L’antisionisme affiché de Dieudonné pourrait ainsi bien cacher un réel antisémitisme, comme ont pu le dénoncer des intellectuels comme Achille Mbembe, Françoise Vergès ou encore des personnalités politiques comme Christiane Taubira dans une tribune publiée par la quotidien Le Monde en 2005 (4). Pour les signataires, le discours de Dieudonné s’inscrit clairement dans cette logique. Pour l’humoriste, les juifs auraient été au centre de la traite transatlantique, ce qui leur aurait permis de fonder les banques. (5) En somme, une vision totale de l’histoire dans laquelle tout proviendrait de la suprématie des juifs. Une vision de l’histoire non seulement « grossière » mais qui encourage le communautarisme. Favorisant les communautés, noire ou arabe, à se percevoir comme les boucs émissaires de l’histoire. Déjà en 2005, cette tribune nous mettait en garde contre : « le piège mortifère de la « concurrence des victimes », car il n’y a pas de hiérarchie à établir dans le degré de souffrance, pas plus qu’il n’y a de hiérarchie à reconnaître entre les différentes formes de racisme ».

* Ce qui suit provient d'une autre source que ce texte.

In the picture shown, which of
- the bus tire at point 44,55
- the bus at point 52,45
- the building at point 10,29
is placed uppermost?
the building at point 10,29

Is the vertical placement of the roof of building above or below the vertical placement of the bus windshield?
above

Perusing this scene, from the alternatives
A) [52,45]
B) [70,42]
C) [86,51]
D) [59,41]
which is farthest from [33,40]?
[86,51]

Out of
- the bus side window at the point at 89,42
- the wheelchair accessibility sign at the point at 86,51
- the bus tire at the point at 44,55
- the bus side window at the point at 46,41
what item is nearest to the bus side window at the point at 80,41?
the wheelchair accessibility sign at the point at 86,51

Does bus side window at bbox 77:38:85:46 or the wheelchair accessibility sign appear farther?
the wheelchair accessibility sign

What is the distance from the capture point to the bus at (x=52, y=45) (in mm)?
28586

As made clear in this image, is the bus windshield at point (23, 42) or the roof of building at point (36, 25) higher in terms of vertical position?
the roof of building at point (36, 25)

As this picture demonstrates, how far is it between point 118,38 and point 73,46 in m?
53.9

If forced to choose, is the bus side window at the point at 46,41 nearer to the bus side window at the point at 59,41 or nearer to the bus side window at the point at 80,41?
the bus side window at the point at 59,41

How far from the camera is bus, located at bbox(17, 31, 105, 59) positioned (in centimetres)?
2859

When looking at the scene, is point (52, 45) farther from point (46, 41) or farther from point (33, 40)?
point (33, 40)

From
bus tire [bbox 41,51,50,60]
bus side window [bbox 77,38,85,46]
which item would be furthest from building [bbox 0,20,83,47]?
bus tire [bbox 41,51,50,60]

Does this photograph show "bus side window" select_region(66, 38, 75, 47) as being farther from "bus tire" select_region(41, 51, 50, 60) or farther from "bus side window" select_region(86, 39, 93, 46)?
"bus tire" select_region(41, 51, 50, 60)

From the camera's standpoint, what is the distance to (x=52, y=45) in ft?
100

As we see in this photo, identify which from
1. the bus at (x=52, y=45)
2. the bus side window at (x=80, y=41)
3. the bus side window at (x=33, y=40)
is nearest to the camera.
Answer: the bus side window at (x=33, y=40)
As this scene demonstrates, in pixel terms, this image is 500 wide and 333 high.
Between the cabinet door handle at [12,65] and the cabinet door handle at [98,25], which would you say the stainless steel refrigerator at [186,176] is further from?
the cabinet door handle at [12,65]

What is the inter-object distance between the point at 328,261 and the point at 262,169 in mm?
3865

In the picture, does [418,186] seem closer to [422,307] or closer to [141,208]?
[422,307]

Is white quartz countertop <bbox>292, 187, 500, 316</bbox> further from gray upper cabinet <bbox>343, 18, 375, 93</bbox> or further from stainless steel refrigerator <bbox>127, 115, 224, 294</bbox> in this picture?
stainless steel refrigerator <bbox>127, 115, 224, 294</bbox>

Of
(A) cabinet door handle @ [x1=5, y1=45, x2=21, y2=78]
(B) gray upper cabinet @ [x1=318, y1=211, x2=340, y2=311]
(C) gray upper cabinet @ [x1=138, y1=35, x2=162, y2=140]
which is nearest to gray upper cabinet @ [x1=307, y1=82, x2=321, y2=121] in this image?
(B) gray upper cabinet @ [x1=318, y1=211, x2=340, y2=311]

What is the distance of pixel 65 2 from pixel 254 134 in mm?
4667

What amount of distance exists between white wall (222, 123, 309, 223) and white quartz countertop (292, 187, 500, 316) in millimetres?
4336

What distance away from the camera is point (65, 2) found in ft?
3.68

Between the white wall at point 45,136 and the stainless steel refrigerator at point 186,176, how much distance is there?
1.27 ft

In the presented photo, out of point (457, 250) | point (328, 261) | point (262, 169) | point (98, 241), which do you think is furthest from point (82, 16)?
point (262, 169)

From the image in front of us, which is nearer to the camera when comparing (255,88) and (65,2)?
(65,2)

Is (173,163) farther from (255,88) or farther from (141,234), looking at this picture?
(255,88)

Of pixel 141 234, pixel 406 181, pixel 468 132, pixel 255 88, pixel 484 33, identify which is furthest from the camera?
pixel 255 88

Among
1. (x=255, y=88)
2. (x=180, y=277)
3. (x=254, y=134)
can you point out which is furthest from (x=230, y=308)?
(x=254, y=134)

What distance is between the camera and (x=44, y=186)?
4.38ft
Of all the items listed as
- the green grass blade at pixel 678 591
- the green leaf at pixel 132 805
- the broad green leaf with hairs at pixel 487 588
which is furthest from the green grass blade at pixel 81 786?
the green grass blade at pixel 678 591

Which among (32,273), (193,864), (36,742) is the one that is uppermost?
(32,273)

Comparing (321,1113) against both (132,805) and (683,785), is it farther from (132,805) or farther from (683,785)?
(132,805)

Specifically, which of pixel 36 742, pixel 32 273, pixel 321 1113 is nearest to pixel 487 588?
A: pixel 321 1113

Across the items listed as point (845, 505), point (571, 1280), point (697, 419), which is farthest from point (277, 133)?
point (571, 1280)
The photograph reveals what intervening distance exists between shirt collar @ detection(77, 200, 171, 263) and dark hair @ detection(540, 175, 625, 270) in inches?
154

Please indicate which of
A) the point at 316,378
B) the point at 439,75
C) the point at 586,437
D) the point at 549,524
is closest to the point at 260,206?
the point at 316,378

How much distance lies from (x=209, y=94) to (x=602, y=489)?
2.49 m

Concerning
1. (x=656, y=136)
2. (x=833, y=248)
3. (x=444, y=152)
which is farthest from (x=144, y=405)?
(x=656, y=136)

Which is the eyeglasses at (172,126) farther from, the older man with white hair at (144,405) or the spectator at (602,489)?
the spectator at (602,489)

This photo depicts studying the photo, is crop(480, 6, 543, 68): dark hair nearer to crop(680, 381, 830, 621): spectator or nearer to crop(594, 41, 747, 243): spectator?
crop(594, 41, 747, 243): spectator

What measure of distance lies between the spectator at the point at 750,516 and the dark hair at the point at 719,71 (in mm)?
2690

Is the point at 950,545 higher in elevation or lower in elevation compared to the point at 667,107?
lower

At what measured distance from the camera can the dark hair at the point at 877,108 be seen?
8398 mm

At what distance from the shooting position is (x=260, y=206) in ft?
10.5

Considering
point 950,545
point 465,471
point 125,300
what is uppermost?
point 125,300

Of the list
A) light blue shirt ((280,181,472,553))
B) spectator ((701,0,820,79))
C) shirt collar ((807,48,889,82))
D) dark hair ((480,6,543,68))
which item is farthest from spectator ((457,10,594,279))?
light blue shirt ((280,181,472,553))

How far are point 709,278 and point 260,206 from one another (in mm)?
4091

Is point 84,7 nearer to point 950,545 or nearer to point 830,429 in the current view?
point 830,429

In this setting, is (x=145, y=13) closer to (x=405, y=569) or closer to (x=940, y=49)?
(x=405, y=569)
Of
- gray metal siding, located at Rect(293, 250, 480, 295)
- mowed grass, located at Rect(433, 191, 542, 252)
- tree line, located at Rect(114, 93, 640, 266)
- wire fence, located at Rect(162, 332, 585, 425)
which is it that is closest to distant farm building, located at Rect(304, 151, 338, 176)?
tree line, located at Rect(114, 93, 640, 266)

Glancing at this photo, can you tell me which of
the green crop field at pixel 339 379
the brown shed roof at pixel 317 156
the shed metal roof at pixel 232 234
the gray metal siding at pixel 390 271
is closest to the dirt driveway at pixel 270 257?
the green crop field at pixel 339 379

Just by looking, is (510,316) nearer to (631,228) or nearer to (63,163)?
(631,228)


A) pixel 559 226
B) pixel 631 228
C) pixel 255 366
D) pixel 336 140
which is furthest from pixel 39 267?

De nombreux éléments permettent ainsi de douter de l’engagement antisystème de Dieudonné et de son antisionisme qui pourrait bien cacher de l’antisémitisme. Il semblerait que Dieudonné ait choisi de surfer sur un des malaises de notre société, profitant du sentiment de relégation de toute une partie de la population en désignant un ennemi commun. Dans les années 1990, l’humoriste s’inscrivait comme un héritier de la Marche de 1983, utilisant l’humour comme un outil fédérateur entre différentes communautés. Finalement, il révèle une conception exclusive de l’identité, à l’opposé des valeurs portées par la Marche pour l’égalité et contre le racisme dont nous venons de célébrer le trentième anniversaire (6).
1 – Patrick Cohen est présentateur de la matinale de la radio nationale France Inter.
2 – Jean-Yves Camus par Pascal Virot, Libération, 20 décembre 200, consulté le 13 décembre 2013 [http://www.iris-france.org/Interviews-2006-12-20.php3].
3 – idem.
3 – Youtube, consulté le 13 décembre 2013.
4 – Cette croyance est contredite par les études historiques. L’article 1 du Code noir promulgué en 1685 par Louis XIV en montre l’inanité : « Voulons que l’Edit du feu roi de glorieuse mémoire, notre très honoré seigneur et père, du 23 avril 1615, soit exécuté dans nos îles ; se faisant, enjoignons à tous nos officiers de chasser de nos dites îles tous les juifs qui y ont établi leur résidence, auxquels, comme aux ennemis déclarés du nom chrétien, nous commandons d’en sortir dans trois mois à compter du jour de la publication des présentes, à peine de confiscation de corps et de biens. »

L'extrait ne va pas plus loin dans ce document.